I like to hope that, someday, we will get a player whose game has nothing to do winning or losing, but only the feelings in their heart. This athlete would not play to win, but only to let the world know, in no uncertain terms, how the oceans of their soul are raging underneath. A certain kind of commentator would have you believe this is already the case, and that only an athlete who has subscribed to stoicism in his deepest heart has what it takes to be successful. That's horseshit, of course. All kinds of troubled people were and are excellent athletes, geniuses at compartmentalizing or fueling themselves with troubles.
The closest thing we have to the mythical feelings-based player, so far as I can tell, is JR Smith. Not because everything he does is fueled by feeling. He actually has a kind of stoicism, I think, as if he is playing 100 percent in the moment at all times. But because the results are so wide ranging, random, and unknowable, he seems almost to be simulating what it might be like if someone were playing from a purely emotional place. He is like a standard work computer, built to produces spreadsheets and win basketball games, running an SNES Emulator that only plays Earthbound, that least practical of all Japanese role playing games.

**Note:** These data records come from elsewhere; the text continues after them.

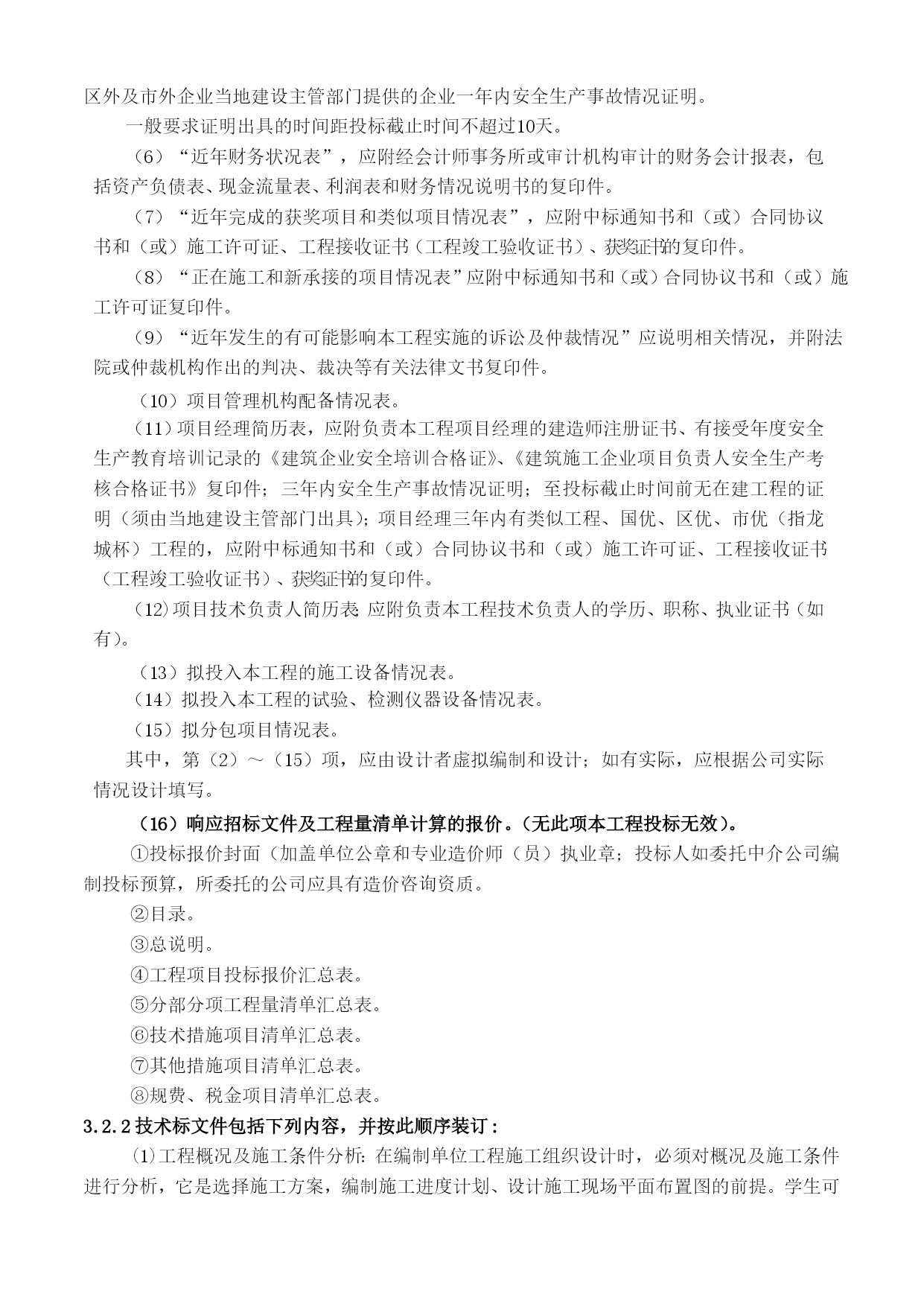 区外及市外企业当地建设主管部门提供的企业一年内安全生产事故情况证明。

一般要求证明出具的时间距投标截止时间不超过10天。

（6）“近年财务状况表”，应附经会计师事务所或审计机构审计的财务会计报表，包括资产负债表、现金流量表、利润表和财务情况说明书的复印件。

（7）“近年完成的获奖项目和类似项目情况表”，应附中标通知书和（或）合同协议书和（或）施工许可证、工程接收证书（工程竣工验收证书）、获奖证书的复印件。

（8）“正在施工和新承接的项目情况表”应附中标通知书和（或）合同协议书和（或）施工许可证复印件。

（9）“近年发生的有可能影响本工程实施的诉讼及仲裁情况”应说明相关情况，并附法院或仲裁机构作出的判决、裁决等有关法律文书复印件。

（10）项目管理机构配备情况表。

（11）项目经理简历表，应附负责本工程项目经理的建造师注册证书、有接受年度安全生产教育培训记录的《建筑企业安全培训合格证》、《建筑施工企业项目负责人安全生产考核合格证书》复印件；三年内安全生产事故情况证明；至投标截止时间前无在建工程的证明（须由当地建设主管部门出具）；项目经理三年内有类似工程、国优、区优、市优（指龙城杯）工程的，应附中标通知书和（或）合同协议书和（或）施工许可证、工程接收证书（工程竣工验收证书）、获奖证书的复印件。

（12）项目技术负责人简历表：应附负责本工程技术负责人的学历、职称、执业证书（如有）。

（13）拟投入本工程的施工设备情况表。

（14）拟投入本工程的试验、检测仪器设备情况表。

（15）拟分包项目情况表。

其中，第（2）～（15）项，应由设计者虚拟编制和设计；如有实际，应根据公司实际情况设计填写。

（16）响应招标文件及工程量清单计算的报价。（无此项本工程投标无效）。

①投标报价封面（加盖单位公章和专业造价师（员）执业章；投标人如委托中介公司编制投标预算，所委托的公司应具有造价咨询资质。

②目录。

③总说明。

④工程项目投标报价汇总表。

⑤分部分项工程量清单汇总表。

⑥技术措施项目清单汇总表。

⑦其他措施项目清单汇总表。

⑧规费、税金项目清单汇总表。

3.2.2 技术标文件包括下列内容，并按此顺序装订：

⑴工程概况及施工条件分析：在编制单位工程施工组织设计时，必须对概况及施工条件进行分析，它是选择施工方案，编制施工进度计划、设计施工现场平面布置图的前提。学生可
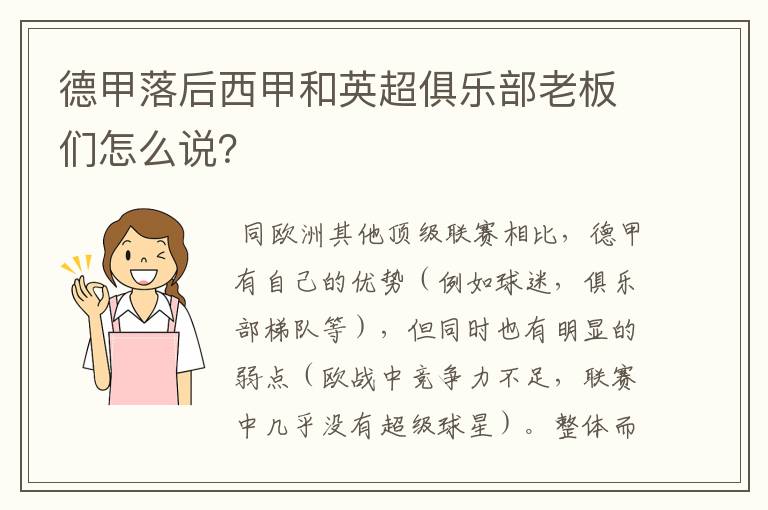 德甲落后西甲和英超俱乐部老板们怎么说?

同欧洲其他顶级联赛相比，德甲有自己的优势（例如球迷，俱乐部梯队等），但同时也有明显的弱点（欧战中竞争力不足，联赛中几乎没有超级球星）。整体而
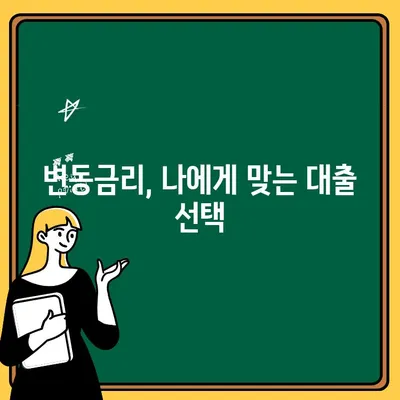 변동금리, 나에게 맞는 대출 선택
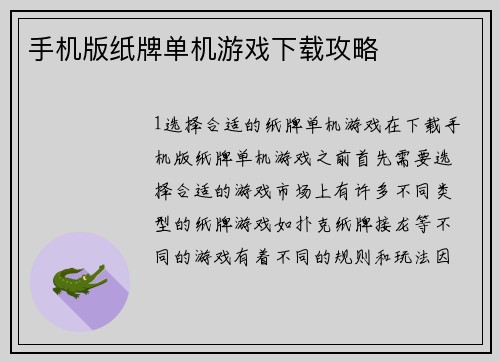 手机版纸牌单机游戏下载攻略

1选择合适的纸牌单机游戏在下载手机版纸牌单机游戏之前首先需要选择合适的游戏市场上有许多不同类型的纸牌游戏如扑克纸牌接龙等不同的游戏有着不同的规则和玩法因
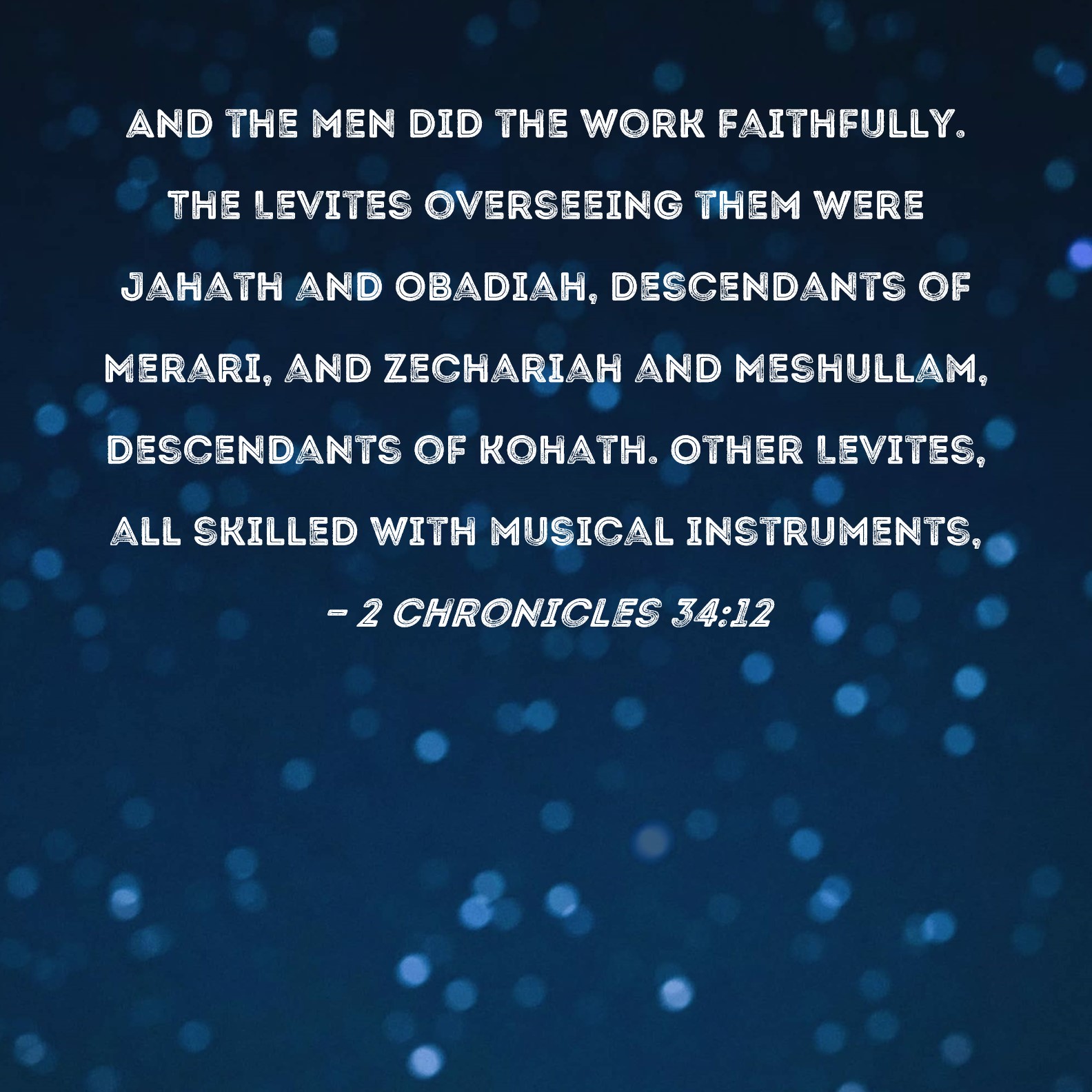 AND THE MEN DID THE WORK FAITHFULLY. THE LEVITES OVERSEEING THEM WERE JAHATH AND OBADIAH, DESCENDANTS OF MERARI, AND ZECHARIAH AND MESHULLAM, DESCENDANTS OF KOHATH. OTHER LEVITES, ALL SKILLED WITH MUSICAL INSTRUMENTS,

- 2 CHRONICLES 34:12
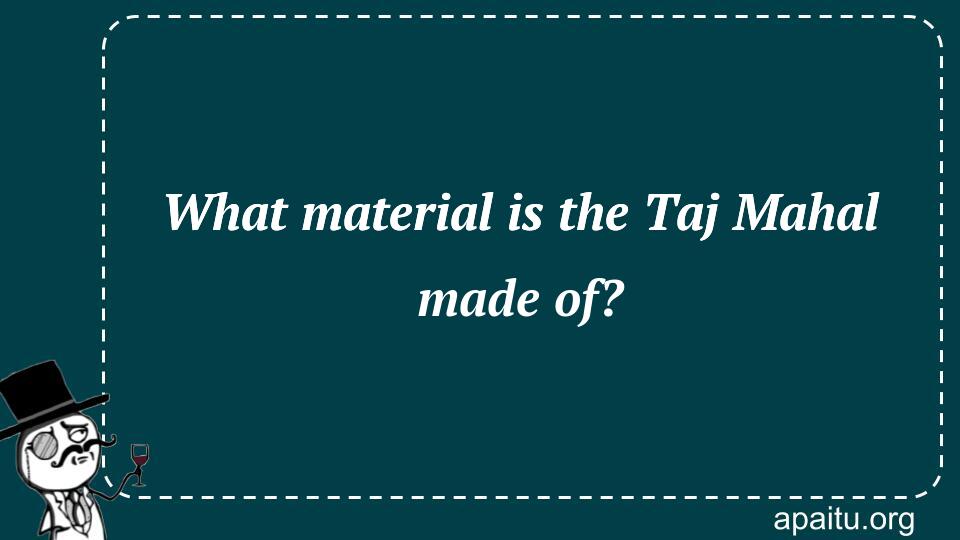 What material is the Taj Mahal made of?

apaitu.org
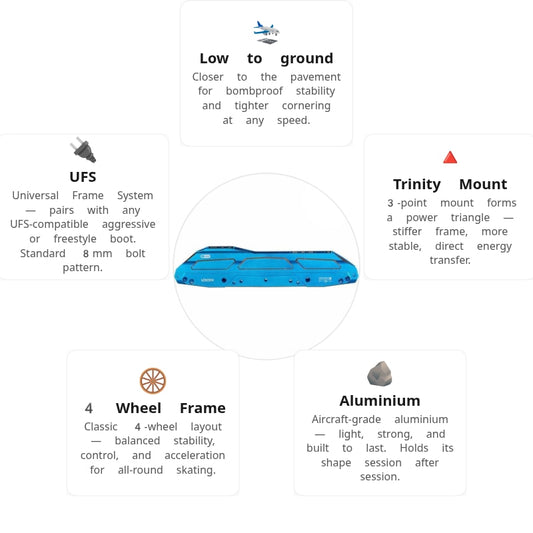 Low to ground
Closer to the pavement for bombproof stability and tighter cornering at any speed.

UFS
Universal Frame System — pairs with any UFS-compatible aggressive or freestyle boot. Standard 8 mm bolt pattern.

Trinity Mount
3 -point mount forms a power triangle — stiffer frame, more stable, direct energy transfer.

4 Wheel Frame
Classic 4 -wheel layout — balanced stability, control, and acceleration for all-round skating.

Aluminium
Aircraft-grade aluminium — light, strong, and built to last. Holds its shape session after session.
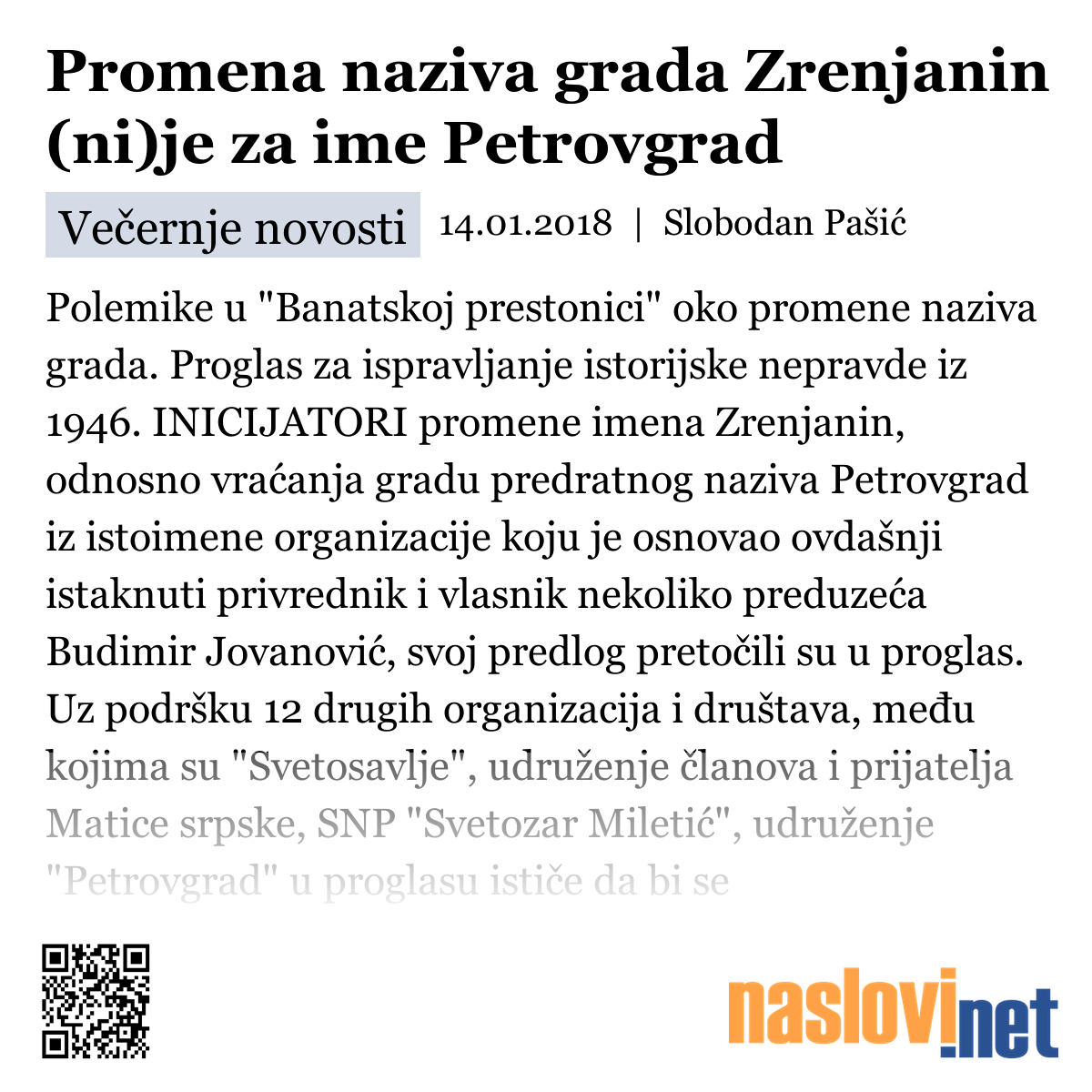 Promena naziva grada Zrenjanin (ni)je za ime Petrovgrad

Večernje novosti 14.01.2018 | Slobodan Pašić

Polemike u "Banatskoj prestonici" oko promene naziva grada. Proglas za ispravljanje istorijske nepravde iz 1946. INICIJATORI promene imena Zrenjanin, odnosno vraćanja gradu predratnog naziva Petrovgrad iz istoimene organizacije koju je osnovao ovdašnji istaknuti privrednik i vlasnik nekoliko preduzeća Budimir Jovanović, svoj predlog pretočili su u proglas. Uz podršku 12 drugih organizacija i društava, među kojima su "Svetosavlje", udruženje članova i prijatelja Matice srpske, SNP "Svetozar Miletić", udruženje "Petrovgrad" u proglasu ističe da bi se

naslovi.net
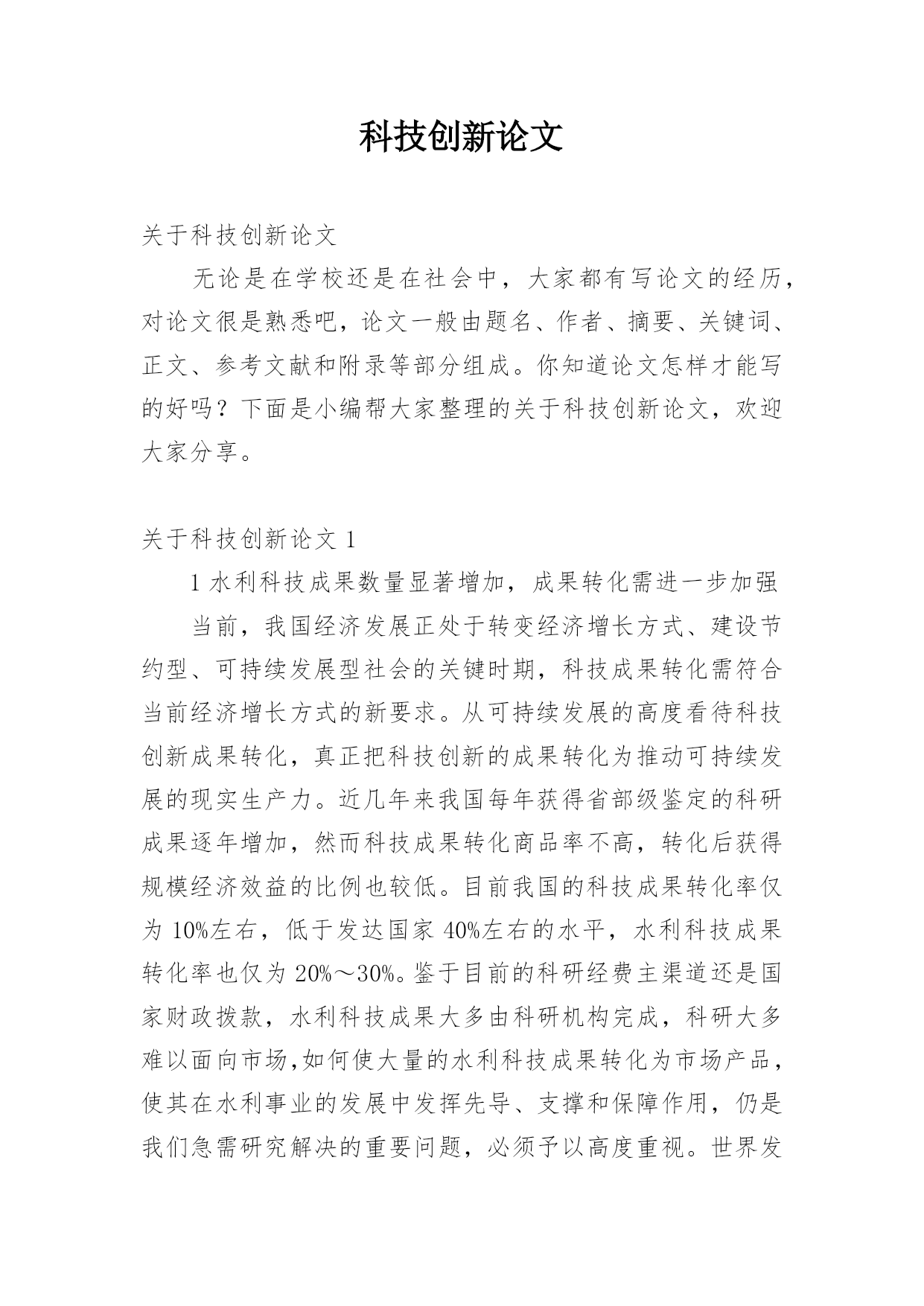 科技创新论文

关于科技创新论文

无论是在学校还是在社会中，大家都有写论文的经历，对论文很是熟悉吧，论文一般由题名、作者、摘要、关键词、正文、参考文献和附录等部分组成。你知道论文怎样才能写的好吗？下面是小编帮大家整理的关于科技创新论文，欢迎大家分享。

关于科技创新论文 1

1 水利科技成果数量显著增加，成果转化需进一步加强

当前，我国经济发展正处于转变经济增长方式、建设节约型、可持续发展型社会的关键时期，科技成果转化需符合当前经济增长方式的新要求。从可持续发展的高度看待科技创新成果转化，真正把科技创新的成果转化为推动可持续发展的现实生产力。近几年来我国每年获得省部级鉴定的科研成果逐年增加，然而科技成果转化商品率不高，转化后获得规模经济效益的比例也较低。目前我国的科技成果转化率仅为 10%左右，低于发达国家 40%左右的水平，水利科技成果转化率也仅为 20%～30%。鉴于目前的科研经费主渠道还是国家财政拨款，水利科技成果大多由科研机构完成，科研大多难以面向市场,如何使大量的水利科技成果转化为市场产品，使其在水利事业的发展中发挥先导、支撑和保障作用，仍是我们急需研究解决的重要问题，必须予以高度重视。世界发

So here is JR, feeling himself from three. His three-point shot is one of the league's most captivating. Not wholly effective, necessarily. Just captivating. It's... cartoony. His knees bend and his body twists like someone struggling to put a shot up at a range they can't quite manage, but his arms! They're perfect! Watch him strip Wiggins, keep the ball in play, streak to the other side of the court, spot up, and shoot an assisted three pointer at about :39. Look at the way his arms form a perfect floating diamond above his head! How often do you see an upper body motion so perfect? And then to affix it to his gamboling, all-akimbo legs? It's a masterpiece and we're all blessed to witness it as it happens.
The only problem with this mix? The Timberwolves defense is SO SHITTY that you can see it fueling JR's performance even in this little tiny sample size. Two transition buckets, including one at about 1:20 where I swear I saw half the team take an actual nap. An unworthy canvas for JR.